> [Task prompt]: Duplicate the passage of the seminar announcement starting with "April 27, 2007: Yukio" and going on through "of Sciences Bldg.).".

April 27, 2007: Yukio Furukawa, Nai is not a truth functional negation
[Japanese | English]
- Time:
- 4:30pm, April 27, 2007
- Place:
- Lecture Room 2 (1213), 12th floor, National Institute of Informatics, (National Center of Sciences Bldg.).
- Speaker:
- Yukio Furukawa, McGill University
- Title:
- Nai is not a truth functional negation
- Abstract:
-
This paper investigates the status of negation in Japanese. Negation in
general has not been discussed so much in the literature (cf. Kato 1985;
Horn 1989), and, as far as I can see, it is assumed without any verification
that nai in Japanese is a truth functional connective ¬. However, I cast doubt on this assumption; I argue that a negative sentence in Japanese is not simple negation (described as ¬α) of its nonnegative counterpart α. The paper crucially
uses one diagnostic, i.e. compatibility with an approximation modifier
hotondo. It observes that, when hotondo modifies a predicate, the modified
predicate has a certain type of scalar structure. Nevertheless, it also
observes that negative sentences in Japanese radically accommodate its
modification without regarding the types of scalar structures that their
predicates have. Given that, I argue (i) that a negative sentence in
Japanese involves some additional factor that enables hotondo modification to
be radically accommodated, and (ii) that, due to the absence of radical accommodation of hotondo modification in nonnegative sentences, such
a factor does not belong to hotondo but to nai. I first examine two possible analyses of its meaning. Both analyses basically maintain the assumption that nai is a truth functional negation, but have some modification to handle the unexpected data. I argue, however, that neither of them can fully account for those unexpected data. Then, I propose an alternative account that does not assume this assumption.

Entries drawn from a collection
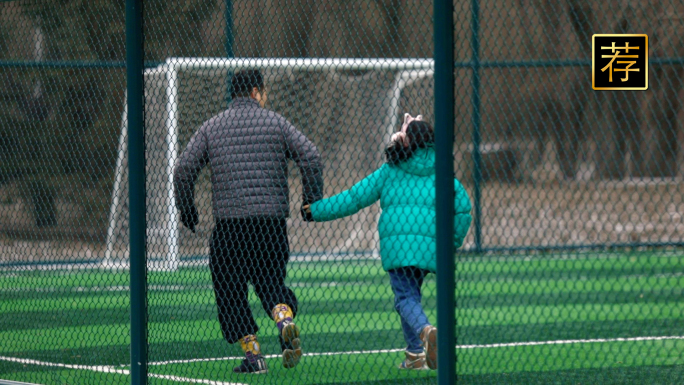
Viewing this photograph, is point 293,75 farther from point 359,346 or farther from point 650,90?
point 650,90

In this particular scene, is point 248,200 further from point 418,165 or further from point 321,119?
point 321,119

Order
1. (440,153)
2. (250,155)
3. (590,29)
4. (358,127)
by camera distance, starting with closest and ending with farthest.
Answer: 1. (440,153)
2. (250,155)
3. (358,127)
4. (590,29)

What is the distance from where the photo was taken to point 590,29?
57.8 ft

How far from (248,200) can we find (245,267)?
0.37 meters

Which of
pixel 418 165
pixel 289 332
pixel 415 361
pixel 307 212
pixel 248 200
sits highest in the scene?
pixel 418 165

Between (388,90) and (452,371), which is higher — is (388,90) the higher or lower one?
the higher one

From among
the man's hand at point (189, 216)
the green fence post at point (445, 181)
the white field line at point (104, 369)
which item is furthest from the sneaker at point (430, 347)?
the green fence post at point (445, 181)

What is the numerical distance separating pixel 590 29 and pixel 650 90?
1.66 meters

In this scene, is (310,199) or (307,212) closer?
(307,212)

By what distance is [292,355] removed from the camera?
5996 mm

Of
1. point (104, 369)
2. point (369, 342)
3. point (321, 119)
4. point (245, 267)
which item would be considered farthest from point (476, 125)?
point (104, 369)

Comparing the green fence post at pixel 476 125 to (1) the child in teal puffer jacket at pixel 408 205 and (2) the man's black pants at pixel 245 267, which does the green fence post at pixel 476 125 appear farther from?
(2) the man's black pants at pixel 245 267

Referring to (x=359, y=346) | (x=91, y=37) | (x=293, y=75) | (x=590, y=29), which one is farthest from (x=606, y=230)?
(x=359, y=346)

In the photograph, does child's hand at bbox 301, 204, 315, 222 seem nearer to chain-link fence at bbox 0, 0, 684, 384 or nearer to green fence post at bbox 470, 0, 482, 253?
chain-link fence at bbox 0, 0, 684, 384
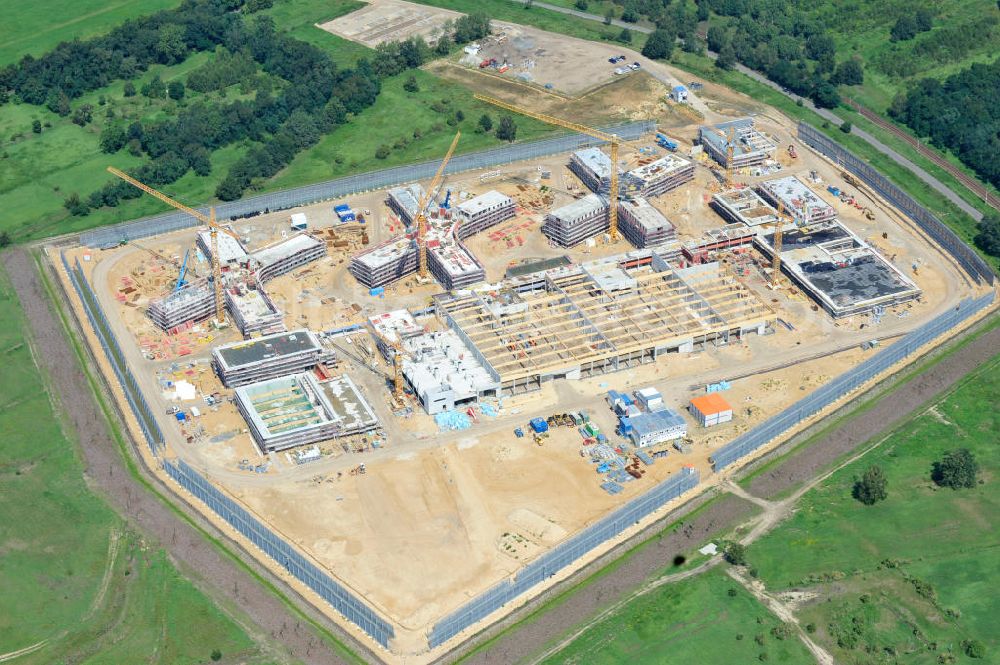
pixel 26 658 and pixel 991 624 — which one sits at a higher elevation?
pixel 991 624

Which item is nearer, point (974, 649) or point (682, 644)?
point (974, 649)

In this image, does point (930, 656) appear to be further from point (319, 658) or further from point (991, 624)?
point (319, 658)

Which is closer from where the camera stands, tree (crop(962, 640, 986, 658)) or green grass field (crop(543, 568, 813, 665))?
tree (crop(962, 640, 986, 658))

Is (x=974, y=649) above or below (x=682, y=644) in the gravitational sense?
above

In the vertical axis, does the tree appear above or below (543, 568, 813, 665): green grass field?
above

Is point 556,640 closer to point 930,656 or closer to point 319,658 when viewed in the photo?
point 319,658

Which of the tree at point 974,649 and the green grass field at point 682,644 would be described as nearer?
the tree at point 974,649

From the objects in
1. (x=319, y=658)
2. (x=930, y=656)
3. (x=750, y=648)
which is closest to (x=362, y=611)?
(x=319, y=658)

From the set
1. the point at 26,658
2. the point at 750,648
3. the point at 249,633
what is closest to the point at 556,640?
the point at 750,648

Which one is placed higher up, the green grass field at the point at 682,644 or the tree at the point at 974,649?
the tree at the point at 974,649
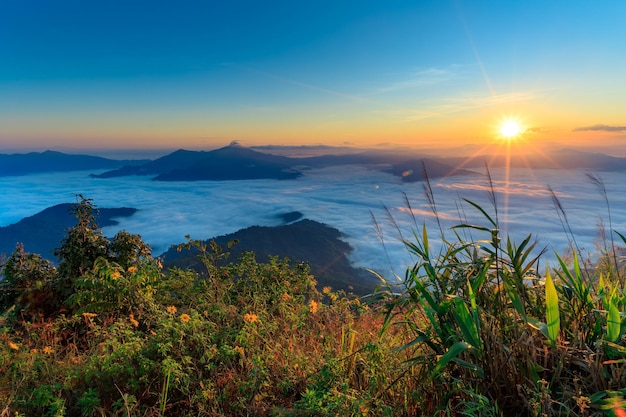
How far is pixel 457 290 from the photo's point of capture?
1945 millimetres

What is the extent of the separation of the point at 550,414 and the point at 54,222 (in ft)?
435

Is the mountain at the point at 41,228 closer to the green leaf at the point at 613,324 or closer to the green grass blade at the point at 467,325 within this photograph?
the green grass blade at the point at 467,325

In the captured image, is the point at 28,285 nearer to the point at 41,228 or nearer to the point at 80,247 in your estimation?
the point at 80,247

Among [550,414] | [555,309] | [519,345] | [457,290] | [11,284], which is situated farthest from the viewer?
[11,284]

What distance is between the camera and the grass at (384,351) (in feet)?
5.07

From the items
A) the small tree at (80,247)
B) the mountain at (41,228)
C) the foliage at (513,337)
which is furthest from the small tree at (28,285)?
the mountain at (41,228)

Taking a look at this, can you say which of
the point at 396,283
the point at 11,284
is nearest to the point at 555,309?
the point at 396,283

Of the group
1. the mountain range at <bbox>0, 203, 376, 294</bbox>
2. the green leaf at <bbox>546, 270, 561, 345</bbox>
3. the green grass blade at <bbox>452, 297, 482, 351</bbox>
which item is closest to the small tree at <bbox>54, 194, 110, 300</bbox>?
the green grass blade at <bbox>452, 297, 482, 351</bbox>

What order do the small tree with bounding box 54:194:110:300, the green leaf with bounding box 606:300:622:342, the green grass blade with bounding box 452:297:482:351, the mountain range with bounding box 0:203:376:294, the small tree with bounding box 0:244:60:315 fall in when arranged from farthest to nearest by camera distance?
the mountain range with bounding box 0:203:376:294, the small tree with bounding box 54:194:110:300, the small tree with bounding box 0:244:60:315, the green grass blade with bounding box 452:297:482:351, the green leaf with bounding box 606:300:622:342

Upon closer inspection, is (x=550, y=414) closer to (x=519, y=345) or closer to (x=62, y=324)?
(x=519, y=345)

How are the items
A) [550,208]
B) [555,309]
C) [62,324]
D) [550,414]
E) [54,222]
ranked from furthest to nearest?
1. [54,222]
2. [62,324]
3. [550,208]
4. [555,309]
5. [550,414]

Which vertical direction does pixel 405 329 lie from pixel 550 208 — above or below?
below

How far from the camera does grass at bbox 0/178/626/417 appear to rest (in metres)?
1.54

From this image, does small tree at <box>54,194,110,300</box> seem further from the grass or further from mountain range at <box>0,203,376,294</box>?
mountain range at <box>0,203,376,294</box>
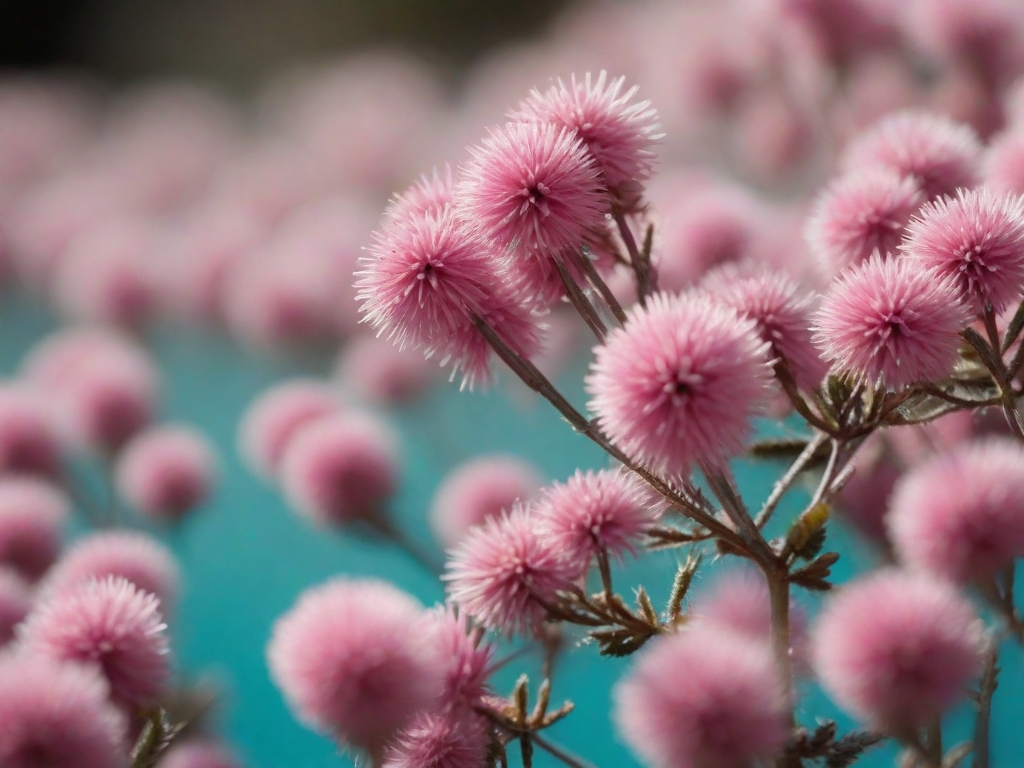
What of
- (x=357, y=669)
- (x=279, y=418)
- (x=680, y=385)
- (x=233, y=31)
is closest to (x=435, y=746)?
(x=357, y=669)

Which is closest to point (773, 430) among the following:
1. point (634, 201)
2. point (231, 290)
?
point (634, 201)

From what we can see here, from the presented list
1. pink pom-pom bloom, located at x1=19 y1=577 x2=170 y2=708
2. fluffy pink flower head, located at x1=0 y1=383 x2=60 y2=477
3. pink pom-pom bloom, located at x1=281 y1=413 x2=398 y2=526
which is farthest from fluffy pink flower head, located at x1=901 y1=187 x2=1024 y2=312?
fluffy pink flower head, located at x1=0 y1=383 x2=60 y2=477

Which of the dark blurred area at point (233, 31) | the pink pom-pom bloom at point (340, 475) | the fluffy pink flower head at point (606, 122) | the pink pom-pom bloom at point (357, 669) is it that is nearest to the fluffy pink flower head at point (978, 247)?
the fluffy pink flower head at point (606, 122)

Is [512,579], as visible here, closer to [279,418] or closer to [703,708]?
[703,708]

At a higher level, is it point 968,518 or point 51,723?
point 968,518

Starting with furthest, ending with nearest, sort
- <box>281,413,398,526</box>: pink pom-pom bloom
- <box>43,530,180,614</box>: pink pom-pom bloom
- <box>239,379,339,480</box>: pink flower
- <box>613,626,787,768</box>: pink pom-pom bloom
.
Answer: <box>239,379,339,480</box>: pink flower
<box>281,413,398,526</box>: pink pom-pom bloom
<box>43,530,180,614</box>: pink pom-pom bloom
<box>613,626,787,768</box>: pink pom-pom bloom

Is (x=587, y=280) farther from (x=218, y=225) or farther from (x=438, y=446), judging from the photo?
(x=218, y=225)

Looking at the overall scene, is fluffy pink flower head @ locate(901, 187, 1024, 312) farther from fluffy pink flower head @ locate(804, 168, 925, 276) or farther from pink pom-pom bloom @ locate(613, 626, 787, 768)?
pink pom-pom bloom @ locate(613, 626, 787, 768)
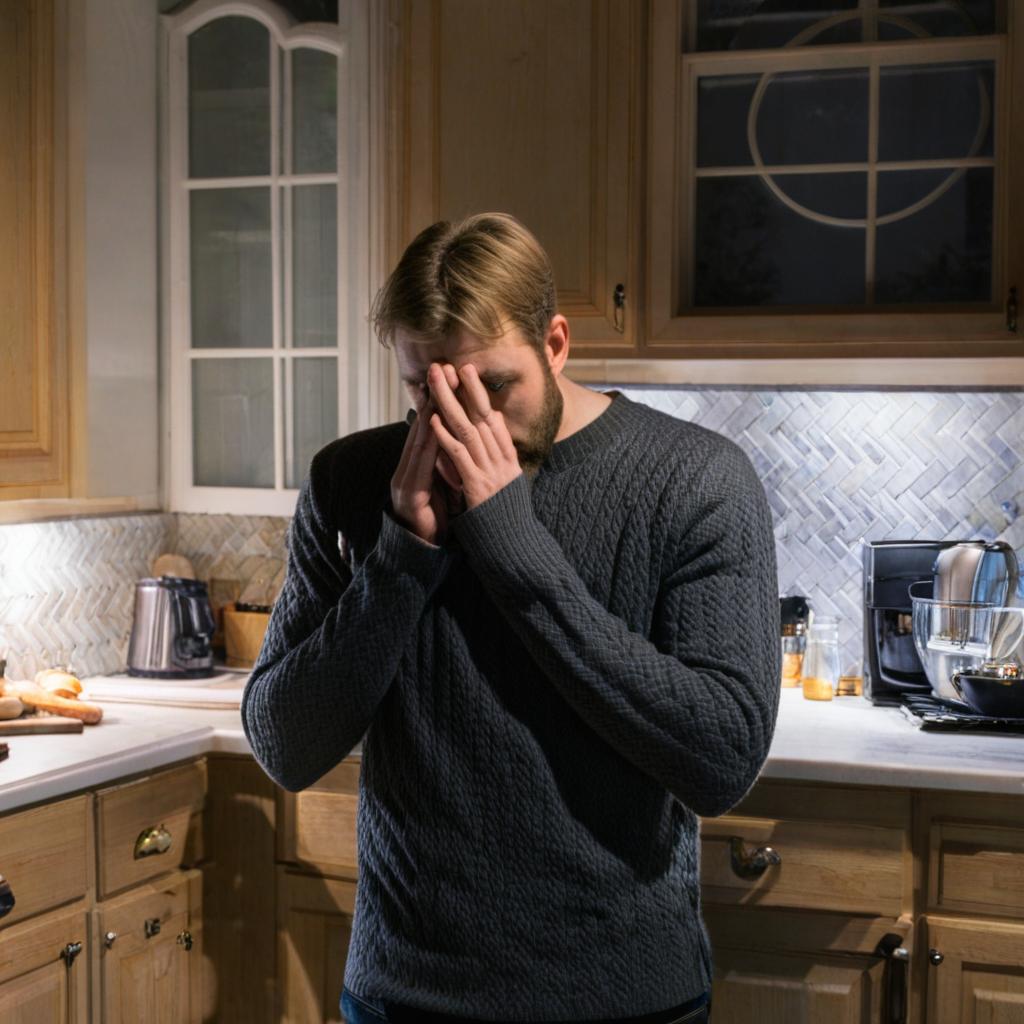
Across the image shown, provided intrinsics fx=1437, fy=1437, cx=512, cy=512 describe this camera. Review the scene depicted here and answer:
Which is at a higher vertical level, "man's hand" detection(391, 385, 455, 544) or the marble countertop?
"man's hand" detection(391, 385, 455, 544)

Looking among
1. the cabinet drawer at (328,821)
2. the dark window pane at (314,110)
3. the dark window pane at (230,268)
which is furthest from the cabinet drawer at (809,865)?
the dark window pane at (314,110)

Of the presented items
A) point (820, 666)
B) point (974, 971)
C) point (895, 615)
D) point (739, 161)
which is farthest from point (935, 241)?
point (974, 971)

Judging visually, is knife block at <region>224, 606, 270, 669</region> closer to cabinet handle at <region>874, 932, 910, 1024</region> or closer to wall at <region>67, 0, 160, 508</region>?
wall at <region>67, 0, 160, 508</region>

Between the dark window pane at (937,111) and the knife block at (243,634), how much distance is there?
4.90 ft

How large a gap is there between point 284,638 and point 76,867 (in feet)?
2.54

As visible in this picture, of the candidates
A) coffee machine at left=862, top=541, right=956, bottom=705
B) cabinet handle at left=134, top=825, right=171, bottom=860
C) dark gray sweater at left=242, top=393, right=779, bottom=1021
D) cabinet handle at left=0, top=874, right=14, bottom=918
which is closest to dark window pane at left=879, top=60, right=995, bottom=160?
coffee machine at left=862, top=541, right=956, bottom=705

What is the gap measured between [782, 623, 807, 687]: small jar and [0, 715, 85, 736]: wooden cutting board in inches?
50.1

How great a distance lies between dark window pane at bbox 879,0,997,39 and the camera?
2373 millimetres

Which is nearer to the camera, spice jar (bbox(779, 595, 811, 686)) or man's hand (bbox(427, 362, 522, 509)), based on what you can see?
man's hand (bbox(427, 362, 522, 509))

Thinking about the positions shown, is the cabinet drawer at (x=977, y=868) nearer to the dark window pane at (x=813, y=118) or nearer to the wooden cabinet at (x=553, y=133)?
the wooden cabinet at (x=553, y=133)

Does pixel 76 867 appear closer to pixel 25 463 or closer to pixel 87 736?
pixel 87 736

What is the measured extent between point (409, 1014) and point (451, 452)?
560 mm

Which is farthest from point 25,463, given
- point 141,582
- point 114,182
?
point 114,182

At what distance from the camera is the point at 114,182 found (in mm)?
2730
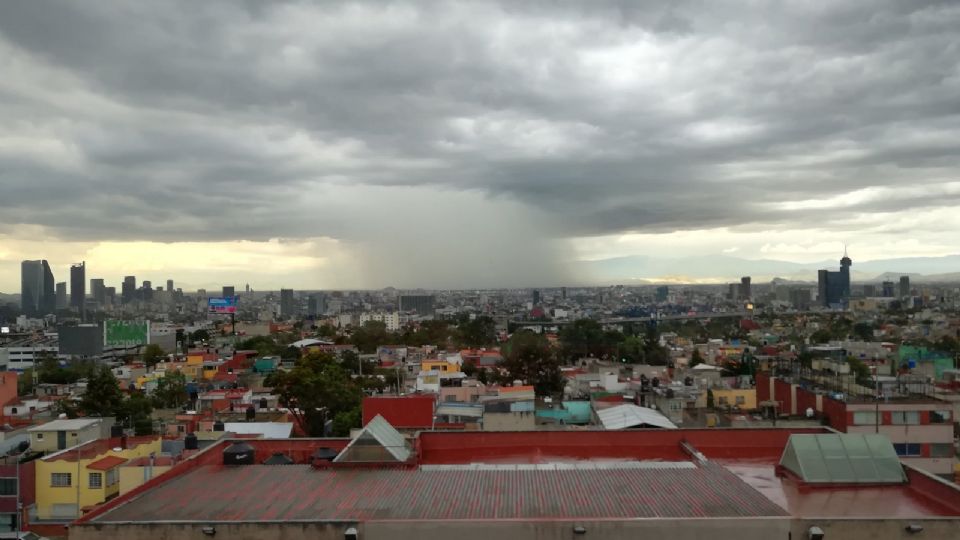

> [Exercise output]:
April 27, 2007: Yukio Furukawa, Nai is not a truth functional negation
[Japanese | English]
- Time:
- 4:30pm, April 27, 2007
- Place:
- Lecture Room 2 (1213), 12th floor, National Institute of Informatics, (National Center of Sciences Bldg.).